### Data to process
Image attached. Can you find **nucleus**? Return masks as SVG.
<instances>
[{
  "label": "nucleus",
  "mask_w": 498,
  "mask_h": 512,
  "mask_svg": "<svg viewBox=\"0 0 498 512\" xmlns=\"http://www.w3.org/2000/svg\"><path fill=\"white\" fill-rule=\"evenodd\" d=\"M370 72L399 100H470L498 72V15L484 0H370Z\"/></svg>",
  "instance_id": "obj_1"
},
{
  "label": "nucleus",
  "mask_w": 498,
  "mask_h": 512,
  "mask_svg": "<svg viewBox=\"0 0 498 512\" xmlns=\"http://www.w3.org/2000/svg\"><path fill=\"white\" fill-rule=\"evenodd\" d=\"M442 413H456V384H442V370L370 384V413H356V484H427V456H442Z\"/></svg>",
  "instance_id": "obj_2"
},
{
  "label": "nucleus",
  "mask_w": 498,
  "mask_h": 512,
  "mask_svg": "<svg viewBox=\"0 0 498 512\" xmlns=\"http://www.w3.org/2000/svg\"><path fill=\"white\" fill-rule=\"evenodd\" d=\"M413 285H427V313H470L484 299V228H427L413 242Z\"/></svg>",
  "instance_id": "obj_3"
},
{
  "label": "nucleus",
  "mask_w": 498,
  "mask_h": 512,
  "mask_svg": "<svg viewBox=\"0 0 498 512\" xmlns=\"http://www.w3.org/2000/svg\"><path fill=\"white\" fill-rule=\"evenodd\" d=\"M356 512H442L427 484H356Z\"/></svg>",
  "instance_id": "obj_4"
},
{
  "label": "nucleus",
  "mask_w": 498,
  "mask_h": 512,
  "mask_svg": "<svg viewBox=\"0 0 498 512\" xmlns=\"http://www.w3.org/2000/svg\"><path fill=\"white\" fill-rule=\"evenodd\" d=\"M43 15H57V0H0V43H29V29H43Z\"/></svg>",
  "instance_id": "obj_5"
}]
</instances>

### Description of the task
Which lines of the entries above contain the string "evenodd", with case counting? Report each such line in full.

### Task solution
  "mask_svg": "<svg viewBox=\"0 0 498 512\" xmlns=\"http://www.w3.org/2000/svg\"><path fill=\"white\" fill-rule=\"evenodd\" d=\"M370 72L399 100H470L498 72V15L484 0H370Z\"/></svg>",
  "mask_svg": "<svg viewBox=\"0 0 498 512\" xmlns=\"http://www.w3.org/2000/svg\"><path fill=\"white\" fill-rule=\"evenodd\" d=\"M442 413H456V384H442V370L370 384V413H356V484H427V456H442Z\"/></svg>",
  "mask_svg": "<svg viewBox=\"0 0 498 512\" xmlns=\"http://www.w3.org/2000/svg\"><path fill=\"white\" fill-rule=\"evenodd\" d=\"M413 285H427V313H470L484 299V228H427L413 242Z\"/></svg>",
  "mask_svg": "<svg viewBox=\"0 0 498 512\" xmlns=\"http://www.w3.org/2000/svg\"><path fill=\"white\" fill-rule=\"evenodd\" d=\"M356 512H442L427 484H356Z\"/></svg>",
  "mask_svg": "<svg viewBox=\"0 0 498 512\" xmlns=\"http://www.w3.org/2000/svg\"><path fill=\"white\" fill-rule=\"evenodd\" d=\"M43 15H57V0H0V43H29V29H43Z\"/></svg>",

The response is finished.